Der Kettendampfer bewegt sich nun vorwärts, indem seine Dampfmaschine die beiden Trommeln in Bewegung setzt, wobei alle von der Kette umschlungenen Trommelumfänge eine gleiche Länge der Kette auf- und wieder abwickeln und hierdurch das Schiff um dieses Stück vorwärts rücken. Der von dem letzten Umfange der zweiten Trommel abgewickelte Theil der Kette läuft nach dem Heck des Schiffes und versinkt dort wieder in der Tiefe des Stromes. So wie sich also der Zug der Rigibahn durch das Eingreifen des Zahnrades in die Zähne der Mittelschiene bergan bewegt, so rollt sich hier die Windevorrichtung des Kettenschiffes unter der Kette fort.
Durch ein sehr einfaches Experiment ist man im Stande, sich hiervon eine directe Anschauung zu schaffen.
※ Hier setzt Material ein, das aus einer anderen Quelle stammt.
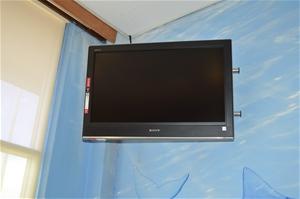1 x Colour Television  Sony Bravia 32`` inch LCD TV, model KDL-32V3100, 180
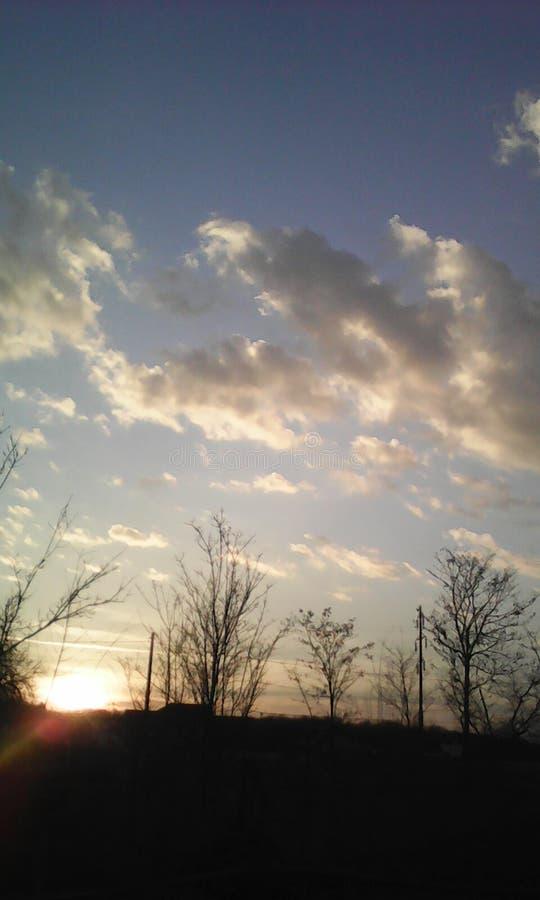Sol agradável do verão dos azul-céu imagem de stock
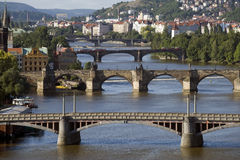 Прага - панорамный взгляд и мост Charles Стоковая Фотография RF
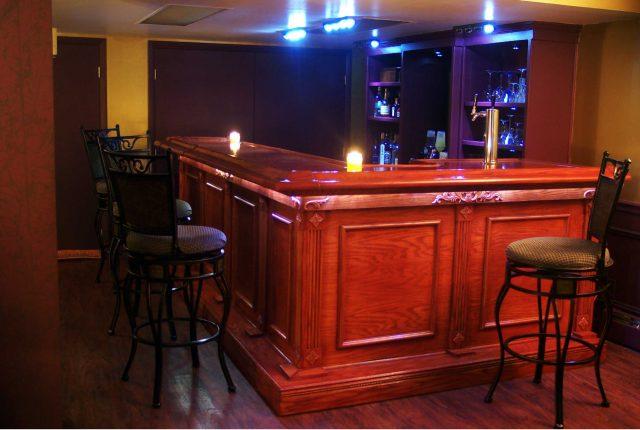 classic l-shaped home wet bar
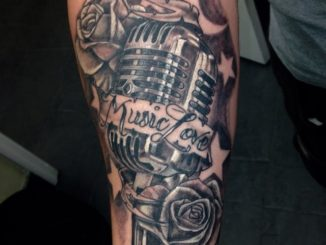 Vintage box mic and roses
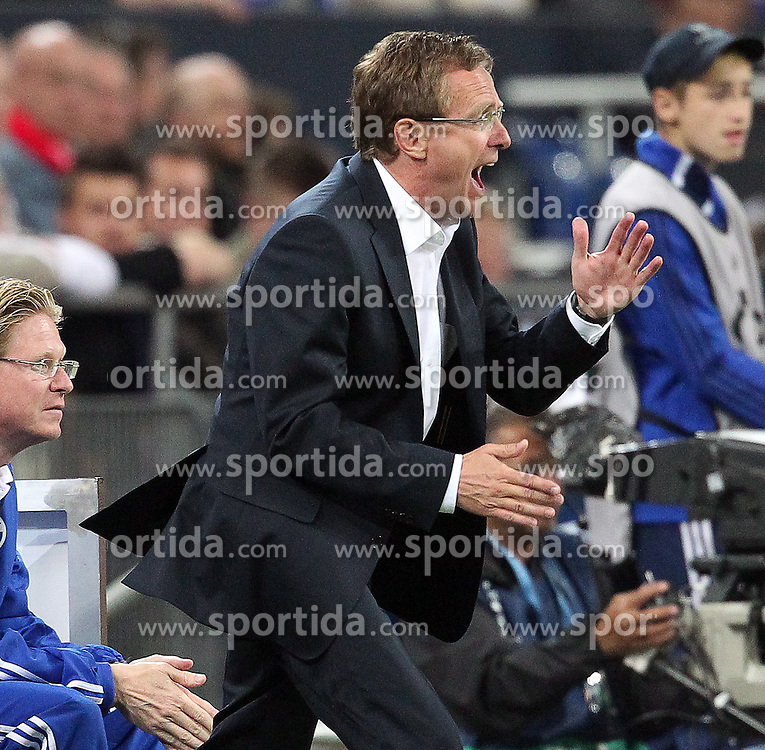26.04.2011, Veltins Arena, Gelsenkirchen, GER, UEFA CL, Halbfinale Hinspiel, Schalke 04 (GER) vsManchester United (ENG), im Bild: Ralf Rangnick (Trainer Schalke 04) (R)   // during the UEFA CL, Semi Final first leg, Schalke 04 (GER) vs Manchester United (ENG), at the Veltins Arena, Gelsenkirchen, 26/04/2011 EXPA Pictures © 2011, PhotoCredit: EXPA/ nph/  Mueller *** Local Caption ***       ****** out of GER / SWE / CRO  / BEL ******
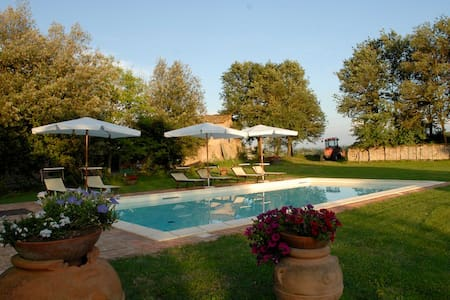 Farmhouse with pool (Rosmarino) - Monteroni - Villa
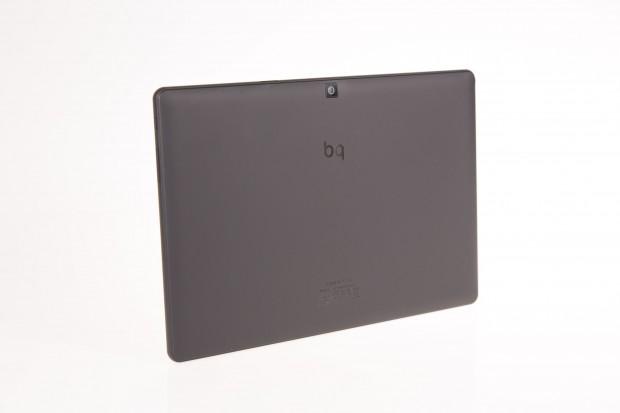 Das Tablet gibt es bereits mit Android - jetzt liefert der Hersteller BQ es auch mit Ubuntu für Mobilgeräte aus. (Bild: Martin Wolf/Golem.de)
Man lege zwei runde Bleistifte oder Federhalter neben einander und wickele um sie gemeinschaftlich einen Faden drei- bis viermal herum; dann wird man, wenn die Enden des Fadens ein wenig festgehalten werden, durch gleichmäßige Achsendrehung beider Bleistifte den Faden auf- und abwickeln können.
Die auf dem Boden des Stromes liegende Kette, an welcher der Kettendampfer durch die beiden Trommeln befestigt ist, sodaß er nur vorwärts oder rückwärts fahren kann, wird je nach der Kraft des Anzuges und der Wassertiefe auf eine gewisse Länge vor dem Schiffe gehoben; der Punkt, an welchem sie ungehoben bleibt, ist gewissermaßen der Ankerpunkt des Schiffes, indem das Gewicht und die Reibung der fortlaufenden Kette den Anker ersetzen. Da sich nun auf diese Weise der Kettendampfer mit der ganzen hinter ihm angehängten Last der geschleppten Fahrzeuge während der Fahrt „zu Berg“ in jedem Augenblick gewissermaßen vor Anker befindet, so wird er sogar im wildesten Gefälle niemals auch nur einen Zoll breit von dem einmal zurückgelegten Wege rückwärts gedrängt. [252] Würde dagegen die Maschine eines anderen frei im Strome schwimmenden Schleppdampfers einmal stoppen oder nachlassen, ohne sofort Anker zu werfen, so würde der ganze Zug unaufhaltsam stromabwärts treiben.
So läßt also der Umstand, daß das Schiff an der Kette einen festen Widerstand findet, die von der Maschine abgegebene Kraft möglichst voll zur Ausnutzung gelangen.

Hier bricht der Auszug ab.